### PROVIDED ENTRIES ###

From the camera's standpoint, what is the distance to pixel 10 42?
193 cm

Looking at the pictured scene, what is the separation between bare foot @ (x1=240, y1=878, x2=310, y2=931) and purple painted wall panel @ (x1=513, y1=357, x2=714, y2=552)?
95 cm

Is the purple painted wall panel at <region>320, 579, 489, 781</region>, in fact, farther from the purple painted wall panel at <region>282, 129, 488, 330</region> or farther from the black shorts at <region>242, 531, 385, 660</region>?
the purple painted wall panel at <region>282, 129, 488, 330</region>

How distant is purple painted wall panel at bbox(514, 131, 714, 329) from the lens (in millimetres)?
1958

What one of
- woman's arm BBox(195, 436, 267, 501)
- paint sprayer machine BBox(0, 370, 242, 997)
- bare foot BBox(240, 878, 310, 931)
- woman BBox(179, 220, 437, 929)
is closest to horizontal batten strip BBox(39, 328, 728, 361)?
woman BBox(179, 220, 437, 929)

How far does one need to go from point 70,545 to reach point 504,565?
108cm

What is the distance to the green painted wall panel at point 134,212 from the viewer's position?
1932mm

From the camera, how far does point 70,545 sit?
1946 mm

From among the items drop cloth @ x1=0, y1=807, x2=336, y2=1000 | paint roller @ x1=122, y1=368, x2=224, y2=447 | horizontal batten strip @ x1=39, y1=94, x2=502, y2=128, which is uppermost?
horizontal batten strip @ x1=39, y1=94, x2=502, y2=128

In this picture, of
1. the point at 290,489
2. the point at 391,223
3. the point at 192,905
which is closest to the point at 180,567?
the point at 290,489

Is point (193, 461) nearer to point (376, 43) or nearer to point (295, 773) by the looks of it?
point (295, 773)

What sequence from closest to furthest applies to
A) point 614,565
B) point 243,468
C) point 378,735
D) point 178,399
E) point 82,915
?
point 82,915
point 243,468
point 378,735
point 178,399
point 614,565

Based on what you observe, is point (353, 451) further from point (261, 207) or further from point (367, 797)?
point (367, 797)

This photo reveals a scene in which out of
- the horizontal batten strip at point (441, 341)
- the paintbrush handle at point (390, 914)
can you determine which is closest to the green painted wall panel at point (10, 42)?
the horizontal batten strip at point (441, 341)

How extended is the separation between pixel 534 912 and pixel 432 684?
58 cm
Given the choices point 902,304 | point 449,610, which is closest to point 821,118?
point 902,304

###

Can you copy the records above word for word, starting at the line that contains "From the camera, how" and continuing through the end of the records, both ends included?

## RESULT
From the camera, how far does point 70,545 sit?
1946 mm

From among the items drop cloth @ x1=0, y1=807, x2=336, y2=1000 | paint roller @ x1=122, y1=368, x2=224, y2=447 | horizontal batten strip @ x1=39, y1=94, x2=502, y2=128, which is uppermost?
horizontal batten strip @ x1=39, y1=94, x2=502, y2=128

In this picture, of
1. the point at 290,489
2. the point at 391,223
3. the point at 192,905
which is closest to the point at 180,567?
the point at 290,489

Is point (193, 461) nearer to point (376, 43) or nearer to point (295, 773) by the looks of it?
point (295, 773)

What sequence from closest to furthest applies to
A) point 614,565
B) point 243,468
C) point 378,735
D) point 178,399
E) point 82,915
?
point 82,915
point 243,468
point 378,735
point 178,399
point 614,565

Based on what you observe, is point (353, 451) further from point (261, 207) or further from point (367, 797)?
point (367, 797)

This photo reveals a scene in which out of
- the horizontal batten strip at point (441, 341)
- the paintbrush handle at point (390, 914)
can you determine which is closest to the green painted wall panel at point (10, 42)?
the horizontal batten strip at point (441, 341)

How extended is the separation between pixel 534 912 and pixel 432 684?
58 cm
Given the choices point 902,304 | point 449,610, which is closest to point 821,118?
point 902,304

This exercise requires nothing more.